PROBLEM TO SOLVE
Reproduce everything in the records from the line containing "Is [162,264] at" down to the end of the records, leaving the pictures out of your answer.

=-=-=

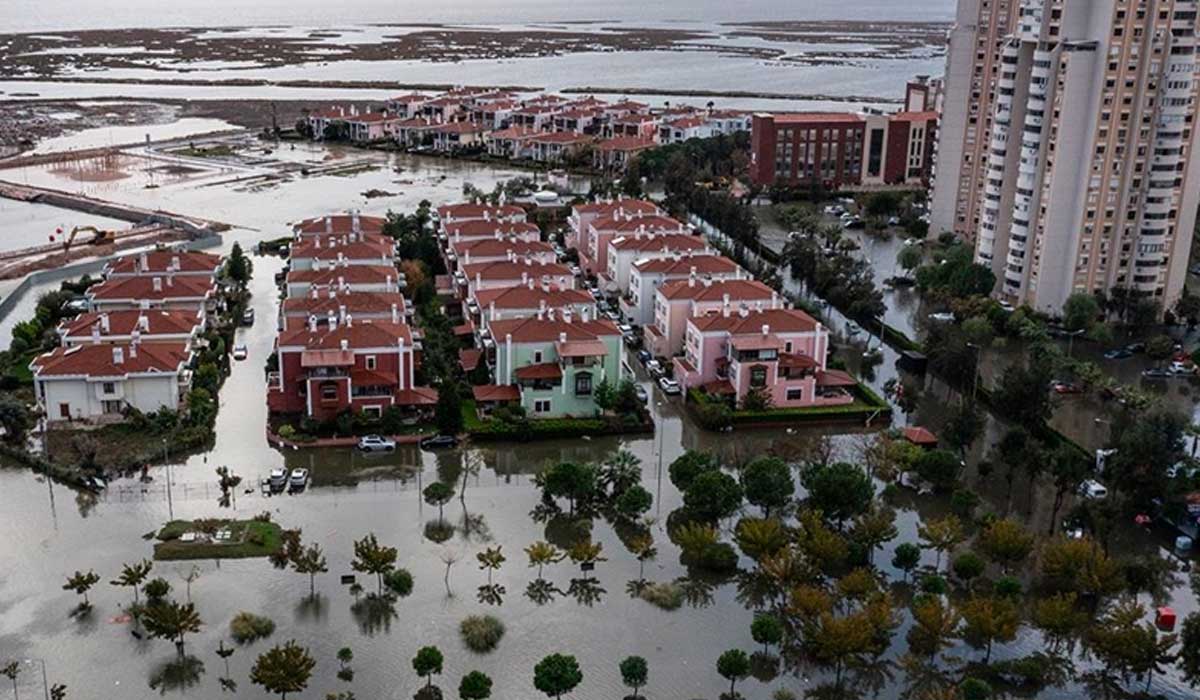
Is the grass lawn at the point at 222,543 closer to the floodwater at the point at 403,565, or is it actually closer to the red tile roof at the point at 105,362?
the floodwater at the point at 403,565

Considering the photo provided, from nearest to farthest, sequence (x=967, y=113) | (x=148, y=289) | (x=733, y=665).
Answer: (x=733, y=665) < (x=148, y=289) < (x=967, y=113)

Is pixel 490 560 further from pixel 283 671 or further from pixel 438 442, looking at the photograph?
pixel 438 442

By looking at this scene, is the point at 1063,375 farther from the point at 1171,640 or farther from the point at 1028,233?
the point at 1171,640

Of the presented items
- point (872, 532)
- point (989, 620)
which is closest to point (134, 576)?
point (872, 532)

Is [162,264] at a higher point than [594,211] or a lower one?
lower

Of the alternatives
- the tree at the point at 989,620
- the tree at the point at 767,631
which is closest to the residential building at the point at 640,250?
the tree at the point at 767,631

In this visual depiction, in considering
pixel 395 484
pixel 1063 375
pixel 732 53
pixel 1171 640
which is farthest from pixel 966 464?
pixel 732 53

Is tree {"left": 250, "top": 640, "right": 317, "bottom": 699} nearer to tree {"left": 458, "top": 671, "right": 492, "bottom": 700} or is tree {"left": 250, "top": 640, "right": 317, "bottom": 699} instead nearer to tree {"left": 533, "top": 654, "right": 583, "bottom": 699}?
tree {"left": 458, "top": 671, "right": 492, "bottom": 700}
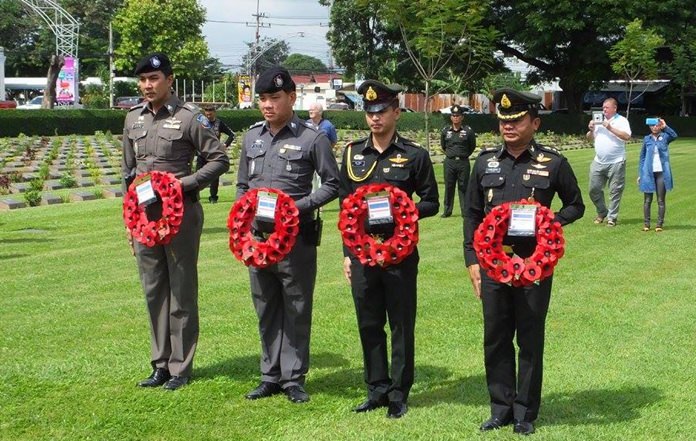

=-=-=

ANSWER TO THE EXERCISE
Is [162,264] at a higher point than [594,211] or a lower one?
lower

Of the alternatives
- the tree at the point at 989,620
- the tree at the point at 767,631
which is closest to the residential building at the point at 640,250?
the tree at the point at 767,631

In this visual depiction, in considering
pixel 395 484
pixel 1063 375
pixel 732 53
pixel 1171 640
which is farthest from pixel 966 464?
pixel 732 53

Is tree {"left": 250, "top": 640, "right": 317, "bottom": 699} nearer to tree {"left": 458, "top": 671, "right": 492, "bottom": 700} or is tree {"left": 250, "top": 640, "right": 317, "bottom": 699} instead nearer to tree {"left": 533, "top": 654, "right": 583, "bottom": 699}?
tree {"left": 458, "top": 671, "right": 492, "bottom": 700}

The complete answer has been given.